Le chemin de fer de la Comilog (compagnie Minière de l'Ogoué) desservant la ville de Dolisie à Mbinda sur une distance de 285km, construite entre 1959 et 1962, verra bientôt son réseau vieillissant modernisé avec l'électrification de toute la ligne.  L'annonce a été faite par le ministre des transports et de l'aviation civile, Fidele Dimou, au cours de la séance des questions orales au gouvernement avec débat qui a eu lieu, le 14 décembre 2018, à Brazzaville.

la ligne CFCO Mdinda Makabana

La ligne ferrée Comilog à Makabana (photo d'archives)

 Près de trois semaines après la reprise du trafic du CFCO, suspendu depuis 1998 pour la première fois et 2006 pour la seconde à cause du conflit armé dans le département du Pool avec notamment la destuction de nombreux ouvrages d'affranchissement, le gouvernement  vient d'annoncer une bonne nouvelle qui va , tant soit peu, soulager le calvaire des voyageurs et des commerçants .  Répondant à une question d'un député, au cours de la séance des questions orales au gouvernement avec débat, le ministre des transports et de l'aviation civile, Fidele Dimou, a annoncé, à grands traits, la modernisation et l'électrification de la ligne ferroviaire de la Comilog.
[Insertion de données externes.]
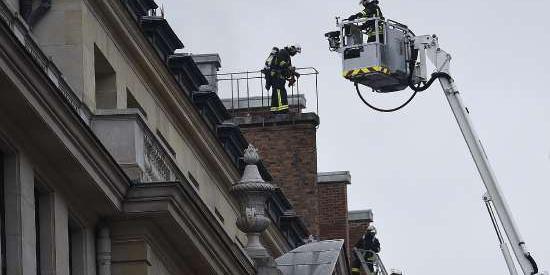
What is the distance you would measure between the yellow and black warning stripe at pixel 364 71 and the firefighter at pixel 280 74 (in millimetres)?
13754

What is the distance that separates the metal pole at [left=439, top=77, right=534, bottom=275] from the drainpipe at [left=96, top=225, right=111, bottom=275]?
17.0m

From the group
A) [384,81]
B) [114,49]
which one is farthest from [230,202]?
[114,49]

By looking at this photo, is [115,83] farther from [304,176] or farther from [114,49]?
[304,176]

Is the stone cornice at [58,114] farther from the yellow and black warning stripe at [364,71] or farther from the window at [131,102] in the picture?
the yellow and black warning stripe at [364,71]

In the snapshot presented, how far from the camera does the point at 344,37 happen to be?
59375 mm

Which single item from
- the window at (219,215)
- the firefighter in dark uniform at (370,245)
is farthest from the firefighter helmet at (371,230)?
the window at (219,215)

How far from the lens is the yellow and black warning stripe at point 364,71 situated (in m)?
58.5

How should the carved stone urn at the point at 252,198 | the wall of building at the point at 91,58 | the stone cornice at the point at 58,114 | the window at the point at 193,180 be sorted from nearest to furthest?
the stone cornice at the point at 58,114 → the wall of building at the point at 91,58 → the carved stone urn at the point at 252,198 → the window at the point at 193,180

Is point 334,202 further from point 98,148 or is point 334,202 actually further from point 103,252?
point 98,148

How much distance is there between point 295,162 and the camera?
72938 millimetres

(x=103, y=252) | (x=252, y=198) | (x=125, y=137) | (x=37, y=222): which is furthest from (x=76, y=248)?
(x=252, y=198)

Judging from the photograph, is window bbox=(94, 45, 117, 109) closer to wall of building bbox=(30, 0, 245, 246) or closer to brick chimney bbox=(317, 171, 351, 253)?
wall of building bbox=(30, 0, 245, 246)

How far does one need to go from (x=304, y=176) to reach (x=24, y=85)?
36.3 m

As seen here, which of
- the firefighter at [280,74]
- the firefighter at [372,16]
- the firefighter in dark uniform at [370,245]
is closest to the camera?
the firefighter at [372,16]
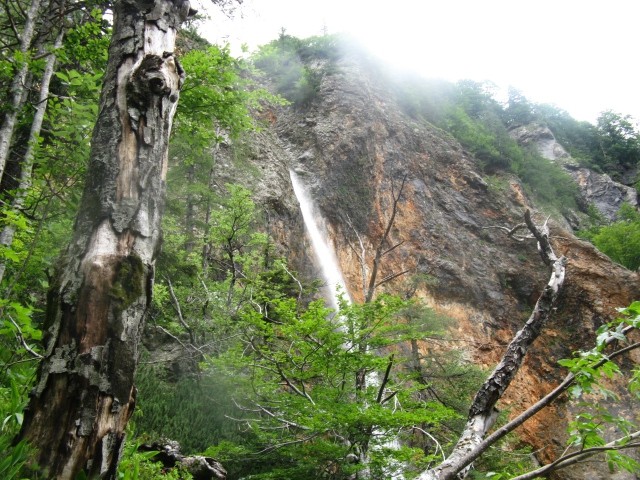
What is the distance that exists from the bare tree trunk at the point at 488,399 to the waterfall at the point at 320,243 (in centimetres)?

Une électrification qui sera possible avec la mise en service , dans un proche avenir, du barrage de Sounda dans le département du Kouilou .

Cet engagement  sera t-elle respecté par le gouvernement ? D'aucuns se demandent déjà par quel coup de baguette magique, alors que la situation économique du congo est des plus moroses. Ce n'est pas une promesse de plus du gouvernement, car le manque d’investissement dans le réseau ferroviaire est souvent dénoncé sur les lignes Brazzaville-Pointe-Noire (510km) construite entre 1921 et 1934 et Dolisie-Mbinda (285km) construite entre 1959 et 1962.Ce qui est évident, c'est que la ligne de chemin de fer de la Comilog est agonisante et a besoin d'une therapeutique de choc. En effet,  la ligne Comilog gérée par le CFCO a bien du mal à entretenir son réseau vieillissant. Elle ne sert guère qu’à un trafic restreint pour des voyageurs avec un train mixte (voyageurs et fret) par semaine. Son écartement "normal" de 1,067 m , contre  1,435 m pour la voie gabonaise , ne permet pas un transport de charge plus important. 
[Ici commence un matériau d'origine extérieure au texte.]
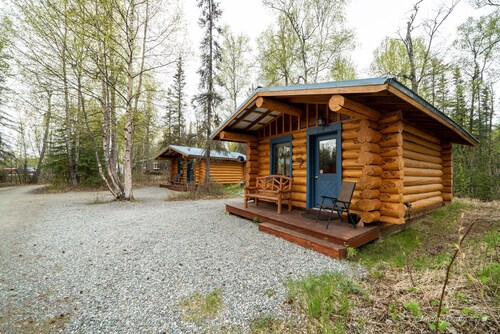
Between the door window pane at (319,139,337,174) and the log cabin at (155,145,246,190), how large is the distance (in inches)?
393

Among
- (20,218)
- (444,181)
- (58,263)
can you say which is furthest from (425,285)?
(20,218)

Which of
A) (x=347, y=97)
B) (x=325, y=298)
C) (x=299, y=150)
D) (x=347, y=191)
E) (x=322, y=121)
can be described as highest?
(x=347, y=97)

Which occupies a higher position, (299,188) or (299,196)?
(299,188)

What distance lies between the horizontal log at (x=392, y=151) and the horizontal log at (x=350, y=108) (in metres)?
0.66

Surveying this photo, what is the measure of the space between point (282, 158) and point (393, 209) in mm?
3166

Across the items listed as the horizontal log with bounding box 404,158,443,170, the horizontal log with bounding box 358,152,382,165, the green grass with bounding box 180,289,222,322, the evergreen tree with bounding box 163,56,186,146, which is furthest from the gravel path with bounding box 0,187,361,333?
the evergreen tree with bounding box 163,56,186,146

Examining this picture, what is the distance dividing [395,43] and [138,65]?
14.1 metres

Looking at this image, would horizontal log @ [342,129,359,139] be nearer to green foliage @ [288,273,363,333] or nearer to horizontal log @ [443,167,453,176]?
green foliage @ [288,273,363,333]

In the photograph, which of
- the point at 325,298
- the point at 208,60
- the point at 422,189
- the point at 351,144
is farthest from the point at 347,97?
the point at 208,60

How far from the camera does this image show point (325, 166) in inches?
205

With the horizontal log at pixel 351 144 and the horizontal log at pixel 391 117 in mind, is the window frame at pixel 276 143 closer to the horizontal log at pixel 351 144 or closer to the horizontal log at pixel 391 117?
the horizontal log at pixel 351 144

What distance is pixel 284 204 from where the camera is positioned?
6414 millimetres

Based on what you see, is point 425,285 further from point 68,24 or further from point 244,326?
point 68,24

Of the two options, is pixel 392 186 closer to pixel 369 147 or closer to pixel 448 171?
pixel 369 147
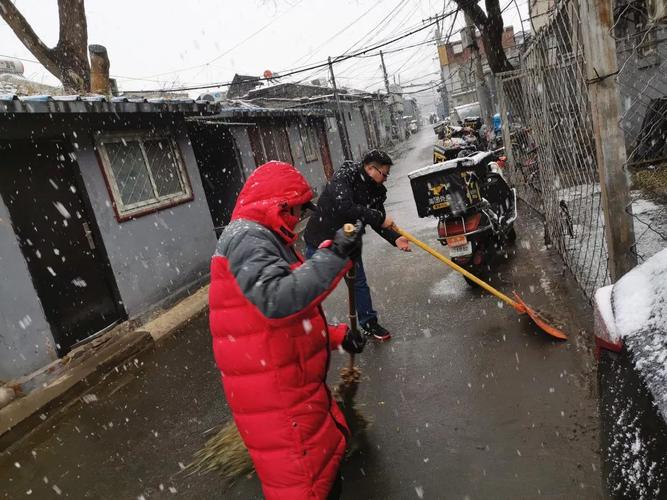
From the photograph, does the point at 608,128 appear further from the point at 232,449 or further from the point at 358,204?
the point at 232,449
L'exploitation de cette ligne a connu ses premièrs  déboires en 1991. Un terrible accident provoqua la mort d'une centaine de personnes, lors de la collision d'un train de voyageurs avec celui de la Comilog, le 5 septembre 1991, à Mvoungouti. Depuis lors, l'ensemble des installations sont abandonnées. Le téléphérique, les dispositifs très importants de Mbinda, de Makabana et Pointe-Noire sont désaffectés entraînant de très nombreux licenciements dont le contentieux n’est à ce jour toujours pas réglé..Le contexte a également changé. Depuis 1986, le chemin de fer Transgabonais (669 km) permet depuis Franceville de rejoindre la côte à Owendo (près de Libreville). Plus besoin de passer par le Congo !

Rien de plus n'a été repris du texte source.